Material
------------------------------

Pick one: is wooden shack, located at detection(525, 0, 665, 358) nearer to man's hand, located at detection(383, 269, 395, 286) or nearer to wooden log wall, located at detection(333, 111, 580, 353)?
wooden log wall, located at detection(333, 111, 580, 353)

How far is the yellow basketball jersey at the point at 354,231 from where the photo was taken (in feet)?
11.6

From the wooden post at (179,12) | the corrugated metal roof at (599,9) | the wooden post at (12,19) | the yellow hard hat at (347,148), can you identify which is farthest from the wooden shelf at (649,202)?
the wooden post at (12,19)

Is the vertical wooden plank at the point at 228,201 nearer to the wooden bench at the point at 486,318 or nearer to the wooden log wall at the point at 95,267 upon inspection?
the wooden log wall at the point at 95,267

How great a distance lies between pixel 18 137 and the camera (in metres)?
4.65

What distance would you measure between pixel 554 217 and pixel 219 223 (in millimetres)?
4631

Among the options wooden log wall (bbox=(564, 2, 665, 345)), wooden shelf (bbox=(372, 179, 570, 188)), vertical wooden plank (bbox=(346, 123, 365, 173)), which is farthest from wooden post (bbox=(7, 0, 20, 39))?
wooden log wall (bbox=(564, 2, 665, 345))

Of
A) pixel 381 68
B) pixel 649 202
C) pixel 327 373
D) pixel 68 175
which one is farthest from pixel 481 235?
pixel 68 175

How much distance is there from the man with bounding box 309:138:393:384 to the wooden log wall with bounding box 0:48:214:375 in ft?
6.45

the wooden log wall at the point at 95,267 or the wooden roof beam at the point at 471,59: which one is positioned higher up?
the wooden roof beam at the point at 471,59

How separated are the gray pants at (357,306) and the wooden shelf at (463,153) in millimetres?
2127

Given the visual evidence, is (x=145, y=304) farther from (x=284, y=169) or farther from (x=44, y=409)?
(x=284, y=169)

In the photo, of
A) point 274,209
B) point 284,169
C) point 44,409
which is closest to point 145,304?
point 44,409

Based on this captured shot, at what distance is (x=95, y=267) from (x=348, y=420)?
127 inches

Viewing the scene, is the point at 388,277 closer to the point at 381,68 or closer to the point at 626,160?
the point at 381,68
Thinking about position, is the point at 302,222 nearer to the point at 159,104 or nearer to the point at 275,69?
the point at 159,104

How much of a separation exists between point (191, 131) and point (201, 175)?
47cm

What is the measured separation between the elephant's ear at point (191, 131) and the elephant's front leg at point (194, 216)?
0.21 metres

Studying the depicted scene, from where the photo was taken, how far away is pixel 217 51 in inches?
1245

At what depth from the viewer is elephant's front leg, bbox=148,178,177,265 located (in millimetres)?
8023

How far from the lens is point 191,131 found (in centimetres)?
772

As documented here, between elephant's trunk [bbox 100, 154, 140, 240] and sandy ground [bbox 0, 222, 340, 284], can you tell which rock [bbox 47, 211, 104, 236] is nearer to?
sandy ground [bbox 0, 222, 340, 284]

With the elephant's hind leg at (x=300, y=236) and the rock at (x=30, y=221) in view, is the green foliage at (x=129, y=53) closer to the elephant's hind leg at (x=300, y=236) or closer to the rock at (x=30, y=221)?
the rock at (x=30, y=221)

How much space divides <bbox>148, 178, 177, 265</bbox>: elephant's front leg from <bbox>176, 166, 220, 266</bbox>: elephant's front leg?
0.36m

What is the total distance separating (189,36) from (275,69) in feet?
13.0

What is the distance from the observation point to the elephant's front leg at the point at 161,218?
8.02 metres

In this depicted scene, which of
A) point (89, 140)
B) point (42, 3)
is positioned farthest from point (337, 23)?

------------------------------

Stated problem
Copy out each line exactly as written.

Solution to the exercise
Pick one: is wooden shack, located at detection(525, 0, 665, 358) nearer to man's hand, located at detection(383, 269, 395, 286) or nearer to wooden log wall, located at detection(333, 111, 580, 353)?
wooden log wall, located at detection(333, 111, 580, 353)

How far is the yellow basketball jersey at the point at 354,231 from where the photo was taken (in feet)?
11.6

From the wooden post at (179,12) | the corrugated metal roof at (599,9) | the wooden post at (12,19) | the yellow hard hat at (347,148), can you identify which is farthest from the wooden shelf at (649,202)?
the wooden post at (12,19)

Is the vertical wooden plank at the point at 228,201 nearer to the wooden bench at the point at 486,318 or nearer to the wooden log wall at the point at 95,267 upon inspection?
the wooden log wall at the point at 95,267

How great a distance lies between pixel 18 137 and the camera (in metres)?
4.65

What distance would you measure between pixel 554 217 and pixel 219 223 (in millimetres)?
4631

Among the options wooden log wall (bbox=(564, 2, 665, 345)), wooden shelf (bbox=(372, 179, 570, 188)), vertical wooden plank (bbox=(346, 123, 365, 173)), which is farthest from wooden post (bbox=(7, 0, 20, 39))?
wooden log wall (bbox=(564, 2, 665, 345))

Of
A) pixel 381 68
B) pixel 649 202
C) pixel 327 373
D) pixel 68 175
which one is farthest from pixel 481 235?
pixel 68 175

How much distance is there from the man with bounding box 309:138:393:384 to the wooden log wall with bounding box 0:48:214:375 in ft?
6.45

the wooden log wall at the point at 95,267 or the wooden roof beam at the point at 471,59: which one is positioned higher up?
the wooden roof beam at the point at 471,59

How separated are the gray pants at (357,306) and the wooden shelf at (463,153) in millimetres?
2127

Given the visual evidence, is (x=145, y=304) farther from (x=284, y=169) or farther from (x=44, y=409)?
(x=284, y=169)

In the photo, of
A) point 274,209
B) point 284,169
C) point 44,409
which is closest to point 145,304?
point 44,409

Based on this captured shot, at what distance is (x=95, y=267) from (x=348, y=420)?
127 inches

Viewing the scene, is the point at 388,277 closer to the point at 381,68 or closer to the point at 626,160?
the point at 381,68
Thinking about position, is the point at 302,222 nearer to the point at 159,104 or nearer to the point at 275,69?
the point at 159,104

How much of a separation exists between point (191, 131) and point (201, 175)?
47cm

What is the measured separation between the elephant's ear at point (191, 131) and the elephant's front leg at point (194, 216)?
0.21 metres

Studying the depicted scene, from where the photo was taken, how far away is pixel 217 51 in inches?
1245

At what depth from the viewer is elephant's front leg, bbox=148,178,177,265 located (in millimetres)?
8023

How far from the lens is point 191,131 found (in centimetres)?
772

As documented here, between elephant's trunk [bbox 100, 154, 140, 240] and sandy ground [bbox 0, 222, 340, 284], can you tell which rock [bbox 47, 211, 104, 236] is nearer to?
sandy ground [bbox 0, 222, 340, 284]

With the elephant's hind leg at (x=300, y=236) and the rock at (x=30, y=221) in view, is the green foliage at (x=129, y=53) closer to the elephant's hind leg at (x=300, y=236) or closer to the rock at (x=30, y=221)?
the rock at (x=30, y=221)

How much space divides <bbox>148, 178, 177, 265</bbox>: elephant's front leg from <bbox>176, 166, 220, 266</bbox>: elephant's front leg?
0.36m

What is the total distance separating (189,36) from (275,69) in feet?
13.0

What is the distance from the observation point to the elephant's front leg at the point at 161,218?
8.02 metres

In this depicted scene, which of
A) point (89, 140)
B) point (42, 3)
is positioned farthest from point (337, 23)?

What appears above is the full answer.